### Page extract
+++

3B-Begin to make the Collar (single thick)

For a collar with single thickness,with right sides together, sew the front and back cowl pieces to each other, using a .5 seam allowance.  First the yellow line., then the green forming a tube.
Then turn under the top of the cowl .5 inches and sew using a zig zag stitch along the edge all the way around (starting at a seam point)

4 – Attach cowl to capelet

>You will attach the cowl to the capelet.

Attach the cowl bottom (green line) to the top of the capelet – yellow line)  make sure the front of the cowl is with the front of the capelet (curve meets curve).  Pin with right side to wrong side of fabric (the seam will be on the outside of the capelet and hidden by the cowl)Then sew cowl to capelet using a .5 seam allowance – take you time and be aware that you are dealing with many layers of thick fabric (especially if it’s a doubly thick collar)

Optional – Last step turn under the bottom of the capelet .5 inches and sew using a a zig zag stitch along the edge of the fabric to finish off the bottom.

Trim your threads and you’re finished!


  1. For some reason, I’ve been having a hard time downloading this pattern in a size large. Would you be able to email it to me? Your site is adorable….just found it tonight and it’s my new favorite. I plan on making some of the ruffled boutique pants and this capelet this weekend!

  2. Thank you so much for all your amazing patterns and all your hard work. It’s very much appreciated. This one will make a great Christmas gift for my mom.

  3. having just had a mastectomy a week ago, I was very excited to see this pattern and downloaded it to find that it only came up to size 18. I know that I am not the only Plus size woman that would love this pattern. please consider adapting this to size 20-28 It would help so many to still be able to feel like a woman, and hide that fact that we no longer have our breasts.

+++

### Material shown
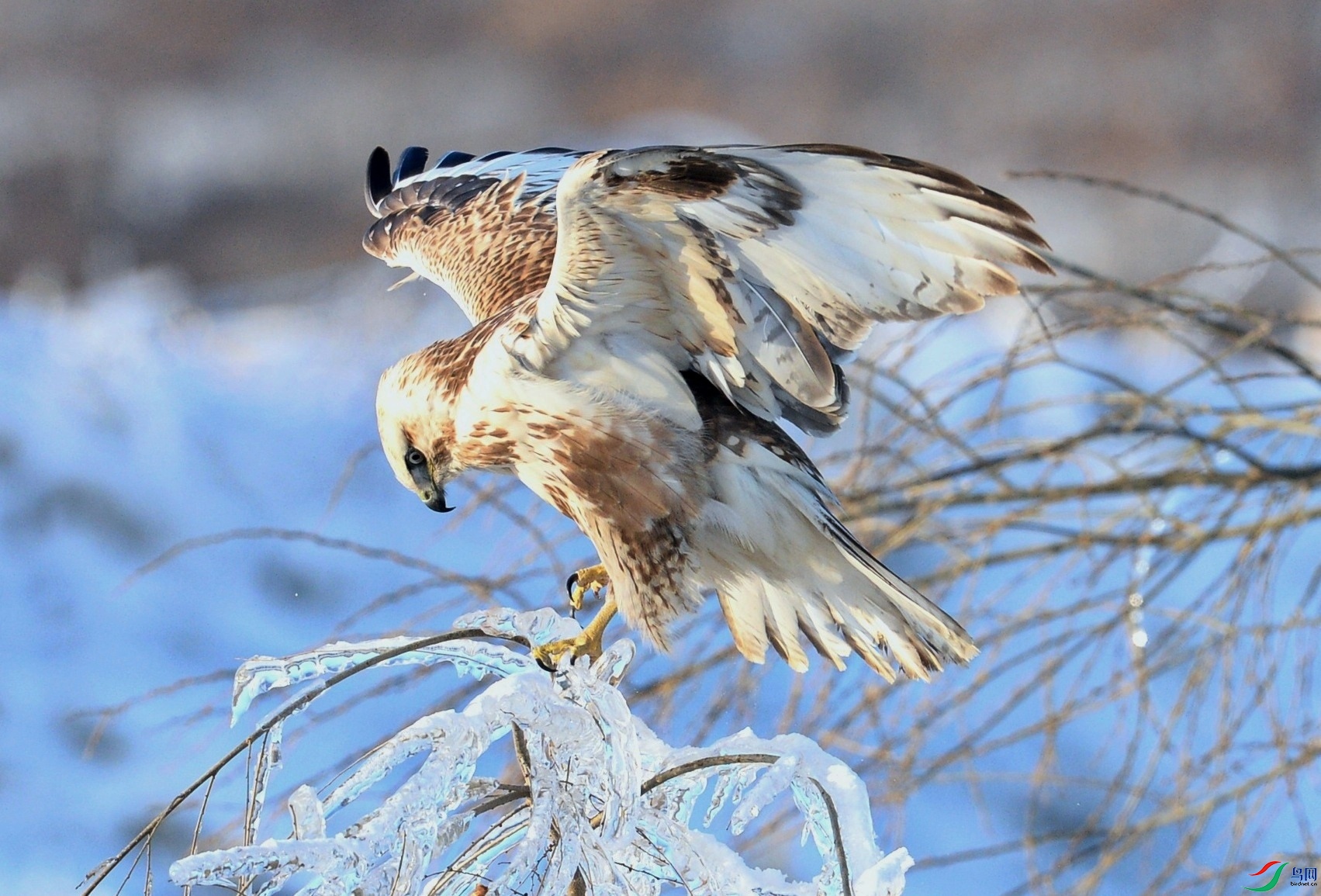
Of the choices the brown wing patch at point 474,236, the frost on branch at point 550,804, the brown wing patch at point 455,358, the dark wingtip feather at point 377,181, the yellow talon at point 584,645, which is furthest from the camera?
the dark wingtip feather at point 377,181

+++

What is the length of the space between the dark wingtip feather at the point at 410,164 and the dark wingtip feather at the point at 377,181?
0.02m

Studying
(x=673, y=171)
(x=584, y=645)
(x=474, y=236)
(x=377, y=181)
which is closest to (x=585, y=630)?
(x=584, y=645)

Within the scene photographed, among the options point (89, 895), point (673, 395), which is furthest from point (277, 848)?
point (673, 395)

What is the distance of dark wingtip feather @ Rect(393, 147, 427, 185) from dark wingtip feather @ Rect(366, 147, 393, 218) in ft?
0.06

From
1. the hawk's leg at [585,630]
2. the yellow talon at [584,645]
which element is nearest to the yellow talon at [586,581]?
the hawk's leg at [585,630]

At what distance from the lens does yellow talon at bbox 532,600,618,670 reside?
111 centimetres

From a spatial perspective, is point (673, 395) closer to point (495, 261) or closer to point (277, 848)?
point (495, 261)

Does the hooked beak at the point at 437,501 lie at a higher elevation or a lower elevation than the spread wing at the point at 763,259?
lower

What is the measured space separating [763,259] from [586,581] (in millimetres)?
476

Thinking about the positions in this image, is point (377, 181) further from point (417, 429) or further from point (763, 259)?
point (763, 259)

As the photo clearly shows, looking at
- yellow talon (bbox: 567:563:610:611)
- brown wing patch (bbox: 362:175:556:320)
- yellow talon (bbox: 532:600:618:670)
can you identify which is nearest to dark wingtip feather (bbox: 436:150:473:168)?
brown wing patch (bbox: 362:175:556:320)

+++

### What you should do
Answer these questions from the capelet instructions.
(a) What seam allowance is used to sew the front and back cowl pieces to each other?
(b) What kind of stitch is used to sew the turned-under top of the cowl?
(c) According to the third comment, up to what size did the downloaded pattern come?

### Response box
(a) A .5 seam allowance.
(b) A zig zag stitch.
(c) Size 18.